World News

Historic but not enough? Colombia’s Gustavo Petro defends cocaine seizures 

14 April 2026
This content originally appeared on Al Jazeera.

Bogota, Colombia – On November 20, 2025, Colombian police burst into a shipping container in Buenaventura, Colombia’s largest port on the Pacific Coast, foiling a scheme to smuggle 14 tonnes of cocaine, valued at $390m.

It was the Colombian police’s largest cocaine seizure in a decade — and a sign of Colombian President Gustavo Petro’s ramped-up campaign to intercept drugs.
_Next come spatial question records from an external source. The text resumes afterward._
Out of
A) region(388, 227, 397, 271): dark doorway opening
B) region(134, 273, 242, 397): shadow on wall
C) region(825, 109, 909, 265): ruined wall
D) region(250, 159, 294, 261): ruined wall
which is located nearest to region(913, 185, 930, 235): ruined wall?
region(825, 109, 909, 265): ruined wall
Since taking office last year, United States President Donald Trump has repeatedly accused Petro of doing “nothing” to stop the flow of cocaine, resulting in Colombia’s decertification as an ally in the "war on drugs".

But in the final months of his term, Petro is on a campaign to prove that his policy does work, in part by pointing to record cocaine seizures.
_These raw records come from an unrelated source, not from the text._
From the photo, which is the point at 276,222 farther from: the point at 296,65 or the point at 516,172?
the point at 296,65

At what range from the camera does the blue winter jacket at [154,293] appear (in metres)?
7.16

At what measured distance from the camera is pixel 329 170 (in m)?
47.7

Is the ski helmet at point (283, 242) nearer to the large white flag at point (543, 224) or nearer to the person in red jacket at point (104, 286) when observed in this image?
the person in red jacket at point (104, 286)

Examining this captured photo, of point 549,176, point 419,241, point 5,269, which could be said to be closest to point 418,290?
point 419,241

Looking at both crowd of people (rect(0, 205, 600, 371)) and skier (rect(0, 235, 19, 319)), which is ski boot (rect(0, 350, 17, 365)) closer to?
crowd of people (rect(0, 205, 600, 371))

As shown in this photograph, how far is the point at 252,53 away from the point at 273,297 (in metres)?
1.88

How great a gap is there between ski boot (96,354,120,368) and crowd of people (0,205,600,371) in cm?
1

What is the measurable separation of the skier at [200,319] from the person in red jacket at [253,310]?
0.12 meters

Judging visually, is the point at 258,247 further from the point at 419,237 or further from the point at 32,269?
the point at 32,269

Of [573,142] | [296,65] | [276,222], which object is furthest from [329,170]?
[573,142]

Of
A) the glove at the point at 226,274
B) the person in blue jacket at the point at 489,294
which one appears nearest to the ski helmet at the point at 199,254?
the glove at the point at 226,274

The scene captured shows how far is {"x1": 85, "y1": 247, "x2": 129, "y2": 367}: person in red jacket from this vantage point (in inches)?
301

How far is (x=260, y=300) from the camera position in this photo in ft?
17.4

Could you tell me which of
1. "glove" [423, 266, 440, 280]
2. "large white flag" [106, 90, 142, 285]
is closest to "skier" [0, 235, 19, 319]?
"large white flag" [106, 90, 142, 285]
“We can say it proudly: We are the government that has seized the most cocaine in the history of the world,” said Petro at a cabinet meeting in January.

Though he took office in 2022 with a call to end the US-led "war on drugs", Petro has since adopted a modified version of it, placing a greater focus on human rights.

He has cut back on the forced removal of coca — the leafy crop that is used to produce cocaine — arguing that it unfairly targets poor farmers. His administration is negotiating with drug-trafficking groups in the hope of reaching deals that reduce violence. And his administration has petitioned the United Nations to decriminalise coca, citing its traditional uses among Indigenous peoples across the Andes region.

But even as he tries to shift away from prohibitionist tactics, Petro has kept interdiction — the process of intercepting and seizing illicit drugs before they reach their destination — as a pillar of his strategy.

Now, Colombia is seizing more cocaine than ever. In 2025 alone, authorities confiscated a historic 985 tonnes of cocaine, almost four times the weight of the Statue of Liberty.

Still, experts caution that, even with record seizures, Petro has yet to quell tensions with the US.

“I think Petro’s reasoning was: ‘I’ll seize large quantities so the United States won’t pressure me over not eradicating crops.’ But it didn’t work out for him,” said Ana Maria Rueda, a drug policy expert at the Foundation Ideas for Peace, a Colombian research institute.

The numbers themselves may be misleading. Michael Weintraub, the director of the Center for Drug and Safety Studies (CESED) at Bogota’s Andes University, is among those who believe the size of the seizures alone does not equal success.

“ It is a very convenient talking point,” Weintraub said. “But I think we should ask ourselves whether this strategy makes sense.”